I have seen this type of error occur when combining pytest-xdist with other libraries that deal with multithreaded or multi-processing code.
All tests perform image comparison in parallel (diffpdf.py), but the crash does not occur in this stage of the test but rather during rinohtype's rendering which is single-threaded.
It's always test_rst[png] that segfaults. When running without pytest-xdist (-n 0), all is well. It is possible to reproduce the issue running only the test_rst[png] test case:
git clone https://github.com/brechtm/rinohtype.git
cd rinohtype
git checkout bd4b4157
poetry install
poetry run nox -r -s "regression-3.11(wheel)" -- -k png
- pytest (7.1.2)
- pytest-xdist (2.5.0)
UPDATE: Running the tests not through nox, the issue doesn't occur!
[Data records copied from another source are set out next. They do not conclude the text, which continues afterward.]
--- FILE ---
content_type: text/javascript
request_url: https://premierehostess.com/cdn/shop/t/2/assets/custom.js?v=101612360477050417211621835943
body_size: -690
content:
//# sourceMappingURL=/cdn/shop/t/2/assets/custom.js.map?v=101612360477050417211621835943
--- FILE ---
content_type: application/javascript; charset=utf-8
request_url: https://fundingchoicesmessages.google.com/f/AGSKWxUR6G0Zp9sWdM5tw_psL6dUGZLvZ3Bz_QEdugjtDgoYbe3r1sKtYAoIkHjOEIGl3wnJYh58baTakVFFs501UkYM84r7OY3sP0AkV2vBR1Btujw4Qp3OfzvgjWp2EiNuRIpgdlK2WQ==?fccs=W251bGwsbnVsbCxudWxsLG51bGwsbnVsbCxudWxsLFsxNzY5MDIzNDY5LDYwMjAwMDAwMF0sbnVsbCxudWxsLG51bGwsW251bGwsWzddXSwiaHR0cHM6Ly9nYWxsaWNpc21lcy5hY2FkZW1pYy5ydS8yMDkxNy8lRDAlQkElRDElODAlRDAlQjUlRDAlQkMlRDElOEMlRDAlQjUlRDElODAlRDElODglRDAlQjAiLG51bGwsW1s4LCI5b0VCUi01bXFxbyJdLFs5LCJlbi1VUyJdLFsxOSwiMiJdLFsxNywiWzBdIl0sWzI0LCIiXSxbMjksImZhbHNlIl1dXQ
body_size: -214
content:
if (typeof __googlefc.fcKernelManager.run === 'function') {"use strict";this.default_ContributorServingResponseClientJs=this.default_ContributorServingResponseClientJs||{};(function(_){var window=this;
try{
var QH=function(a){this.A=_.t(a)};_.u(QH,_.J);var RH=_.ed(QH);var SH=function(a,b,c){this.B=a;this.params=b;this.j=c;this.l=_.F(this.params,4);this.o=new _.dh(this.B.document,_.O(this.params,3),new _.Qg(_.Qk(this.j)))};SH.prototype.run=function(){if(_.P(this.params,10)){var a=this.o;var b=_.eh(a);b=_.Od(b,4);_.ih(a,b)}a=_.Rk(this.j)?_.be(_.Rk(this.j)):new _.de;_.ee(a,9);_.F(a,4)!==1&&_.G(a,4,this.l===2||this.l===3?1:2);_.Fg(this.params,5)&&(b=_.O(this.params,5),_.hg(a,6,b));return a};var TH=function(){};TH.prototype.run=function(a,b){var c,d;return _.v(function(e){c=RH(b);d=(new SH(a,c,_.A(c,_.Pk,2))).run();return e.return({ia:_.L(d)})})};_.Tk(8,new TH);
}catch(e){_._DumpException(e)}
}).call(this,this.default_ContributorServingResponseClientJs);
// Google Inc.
.nox/regression-3-11-wheel/bin/python run_tests.py -m 'not longrunning' --script-launch-mode=subprocess -k png tests_regression
~Similar problem, also with xdist: https://github.com/deltachat/deltachat-core-rust/actions/runs/4194093763/jobs/7271810435~
EDIT: this turned out to be a bug in our code, not pytest: https://github.com/deltachat/deltachat-core-rust/pull/4153
Confronted with the same problem in PyPOTS testing here https://github.com/WenjieDu/PyPOTS/actions/runs/4577128474/jobs/8082161160
No solution, but for others that every come across this issue, in my case the following happened.
When running pytest tests in parallel with xdist, my tests crash with:
[gw5] node down: Not properly terminated
[gw5] FAILED tests/test.py::test_with_botorch
replacing crashed worker gw5
This crash happens only when I have:
class A:
def x(self):
import botorch # only used in this function
but not when
import botorch
class A:
def x(self):
Also cannot reproduce it on MacOS but only in the CI on DevOps with ubuntu-latest.
@basnijholt
Just curious, do you still detecting the same construction?
did you played with number of threads etc?